# Exercise prompt
Set down, word for word, the part of the CLASS debate text below starting with "So I've decided" and going on through "just complicate things.".

--- Text block ---

The Great CLASS Debate
At the 11th
Annual Intercompany Long-Term Care Insurance Conference in Atlanta,
Georgia on March 7, 2011, the following debate took place.
Steve Moses of
the Center for Long-Term Care Reform and John Greene of the National
Association of Health Underwriters (anti-CLASS) versus Connie Harner of
Advance Class and Rhonda Richards of AARP (pro-CLASS).
Each
participant was allowed a three-minute opening statement. This was mine:
Steve Moses's Opening Statement
It's no secret
that I have opposed CLASS.
But I've had an
epiphany. A complete turn around.
Hey, if it's
good enough for government, then it's good enough for the private sector.
So I've decided
to start my own insurance company based on the same principles as CLASS.
I call it
"Steve's Insurance, LTC for You" or SILY for short.
We'll have no
"policies" or "contracts." They just complicate things.
We'll have no
underwriting. That makes it so hard for the people who really need the
insurance to qualify.
We'll guess
about premium levels, benefits, and triggers until we can figure out what
our program can afford.
You'll pay in
for five years before you're entitled to anything, but then we'll give you
cash straight to a debit card for the rest of your life with no limit.
We'll spend all
receipts as soon as they come in on other company priorities and profits.
Of course, we have many responsibilities.

--- Provided material ---

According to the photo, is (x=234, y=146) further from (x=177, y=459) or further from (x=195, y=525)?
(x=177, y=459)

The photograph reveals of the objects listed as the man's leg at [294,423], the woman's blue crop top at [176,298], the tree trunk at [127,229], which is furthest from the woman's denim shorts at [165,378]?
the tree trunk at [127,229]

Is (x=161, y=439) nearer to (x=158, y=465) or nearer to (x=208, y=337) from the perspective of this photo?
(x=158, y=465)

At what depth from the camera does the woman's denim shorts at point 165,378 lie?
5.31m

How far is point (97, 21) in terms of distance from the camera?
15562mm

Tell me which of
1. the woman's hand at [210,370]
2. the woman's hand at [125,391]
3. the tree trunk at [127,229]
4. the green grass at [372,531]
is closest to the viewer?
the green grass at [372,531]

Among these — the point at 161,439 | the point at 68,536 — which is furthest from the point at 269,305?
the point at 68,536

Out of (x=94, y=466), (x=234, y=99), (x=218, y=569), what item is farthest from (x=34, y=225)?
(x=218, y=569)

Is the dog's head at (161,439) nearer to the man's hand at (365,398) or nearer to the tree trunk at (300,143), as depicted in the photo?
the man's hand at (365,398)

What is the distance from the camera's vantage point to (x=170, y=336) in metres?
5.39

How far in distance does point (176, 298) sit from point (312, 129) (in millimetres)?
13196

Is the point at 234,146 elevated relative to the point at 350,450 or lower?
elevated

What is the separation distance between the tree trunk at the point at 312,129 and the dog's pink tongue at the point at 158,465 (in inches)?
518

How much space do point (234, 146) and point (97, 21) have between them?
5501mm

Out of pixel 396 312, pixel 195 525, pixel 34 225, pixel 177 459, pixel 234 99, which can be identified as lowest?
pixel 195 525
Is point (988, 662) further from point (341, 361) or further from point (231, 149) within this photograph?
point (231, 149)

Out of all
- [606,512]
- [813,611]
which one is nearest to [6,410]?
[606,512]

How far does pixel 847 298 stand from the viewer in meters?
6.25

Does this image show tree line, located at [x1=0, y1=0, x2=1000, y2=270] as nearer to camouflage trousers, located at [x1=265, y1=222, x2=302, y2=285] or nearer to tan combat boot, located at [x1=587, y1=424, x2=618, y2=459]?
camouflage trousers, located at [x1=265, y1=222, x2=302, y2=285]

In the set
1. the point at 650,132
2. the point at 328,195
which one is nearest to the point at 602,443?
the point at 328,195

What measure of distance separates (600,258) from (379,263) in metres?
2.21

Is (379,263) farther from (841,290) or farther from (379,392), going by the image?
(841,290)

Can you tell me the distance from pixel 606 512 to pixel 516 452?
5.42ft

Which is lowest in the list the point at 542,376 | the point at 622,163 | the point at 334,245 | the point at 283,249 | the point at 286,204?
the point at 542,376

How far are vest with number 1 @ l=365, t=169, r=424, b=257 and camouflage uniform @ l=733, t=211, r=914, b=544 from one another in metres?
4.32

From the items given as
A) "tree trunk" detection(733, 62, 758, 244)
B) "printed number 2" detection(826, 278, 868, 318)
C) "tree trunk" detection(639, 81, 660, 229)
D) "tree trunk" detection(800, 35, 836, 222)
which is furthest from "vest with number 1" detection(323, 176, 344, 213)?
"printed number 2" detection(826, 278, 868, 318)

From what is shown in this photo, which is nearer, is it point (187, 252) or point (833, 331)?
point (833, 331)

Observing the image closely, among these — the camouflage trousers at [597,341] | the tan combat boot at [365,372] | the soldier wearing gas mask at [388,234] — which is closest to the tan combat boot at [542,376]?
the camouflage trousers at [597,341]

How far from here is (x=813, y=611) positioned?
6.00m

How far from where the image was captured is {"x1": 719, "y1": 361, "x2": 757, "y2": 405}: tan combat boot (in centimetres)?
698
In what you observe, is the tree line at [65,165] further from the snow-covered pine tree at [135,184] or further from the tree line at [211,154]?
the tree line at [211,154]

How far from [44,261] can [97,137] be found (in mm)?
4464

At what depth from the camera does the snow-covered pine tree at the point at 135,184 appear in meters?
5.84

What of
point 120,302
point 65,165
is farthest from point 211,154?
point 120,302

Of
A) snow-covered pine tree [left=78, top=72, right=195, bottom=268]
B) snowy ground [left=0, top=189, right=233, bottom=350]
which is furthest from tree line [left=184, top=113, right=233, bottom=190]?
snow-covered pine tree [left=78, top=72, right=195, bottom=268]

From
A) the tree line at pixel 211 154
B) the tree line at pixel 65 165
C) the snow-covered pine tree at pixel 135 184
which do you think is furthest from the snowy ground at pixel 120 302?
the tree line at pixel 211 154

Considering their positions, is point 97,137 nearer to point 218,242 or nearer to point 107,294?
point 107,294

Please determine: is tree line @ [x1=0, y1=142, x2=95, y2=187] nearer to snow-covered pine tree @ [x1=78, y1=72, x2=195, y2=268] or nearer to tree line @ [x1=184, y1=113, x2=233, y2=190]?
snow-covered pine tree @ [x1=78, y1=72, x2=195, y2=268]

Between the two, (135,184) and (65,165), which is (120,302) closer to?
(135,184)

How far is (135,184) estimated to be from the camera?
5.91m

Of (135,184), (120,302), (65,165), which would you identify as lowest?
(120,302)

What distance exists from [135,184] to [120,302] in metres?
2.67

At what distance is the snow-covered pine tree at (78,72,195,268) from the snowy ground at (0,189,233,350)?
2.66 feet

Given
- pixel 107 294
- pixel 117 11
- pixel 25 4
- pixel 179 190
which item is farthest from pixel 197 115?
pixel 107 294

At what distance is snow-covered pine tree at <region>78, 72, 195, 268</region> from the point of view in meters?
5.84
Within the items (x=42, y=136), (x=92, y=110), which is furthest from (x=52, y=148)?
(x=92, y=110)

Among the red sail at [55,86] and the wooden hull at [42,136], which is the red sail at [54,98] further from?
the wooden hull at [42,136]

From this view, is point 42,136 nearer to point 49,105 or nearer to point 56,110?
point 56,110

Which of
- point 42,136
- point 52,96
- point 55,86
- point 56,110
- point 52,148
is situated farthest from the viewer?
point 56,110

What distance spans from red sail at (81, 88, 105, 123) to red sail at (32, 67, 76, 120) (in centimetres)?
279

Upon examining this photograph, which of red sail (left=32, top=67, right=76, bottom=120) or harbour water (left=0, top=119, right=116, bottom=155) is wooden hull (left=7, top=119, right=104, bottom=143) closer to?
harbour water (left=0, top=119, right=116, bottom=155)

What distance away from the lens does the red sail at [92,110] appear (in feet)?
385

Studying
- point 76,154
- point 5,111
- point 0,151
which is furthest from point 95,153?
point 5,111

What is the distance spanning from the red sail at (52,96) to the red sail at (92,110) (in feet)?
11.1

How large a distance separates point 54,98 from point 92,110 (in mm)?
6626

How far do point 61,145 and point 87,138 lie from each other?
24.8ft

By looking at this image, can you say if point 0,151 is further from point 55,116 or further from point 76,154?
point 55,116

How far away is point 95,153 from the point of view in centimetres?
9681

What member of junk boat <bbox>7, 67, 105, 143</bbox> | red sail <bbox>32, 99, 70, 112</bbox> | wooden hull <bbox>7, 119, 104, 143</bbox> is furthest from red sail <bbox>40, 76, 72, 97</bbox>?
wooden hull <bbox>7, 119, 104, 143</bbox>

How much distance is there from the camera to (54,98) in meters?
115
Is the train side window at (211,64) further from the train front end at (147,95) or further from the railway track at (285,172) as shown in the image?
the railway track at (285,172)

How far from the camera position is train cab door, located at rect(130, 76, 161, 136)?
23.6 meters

---

# Task answer
So I've decided
to start my own insurance company based on the same principles as CLASS.
I call it
"Steve's Insurance, LTC for You" or SILY for short.
We'll have no
"policies" or "contracts." They just complicate things.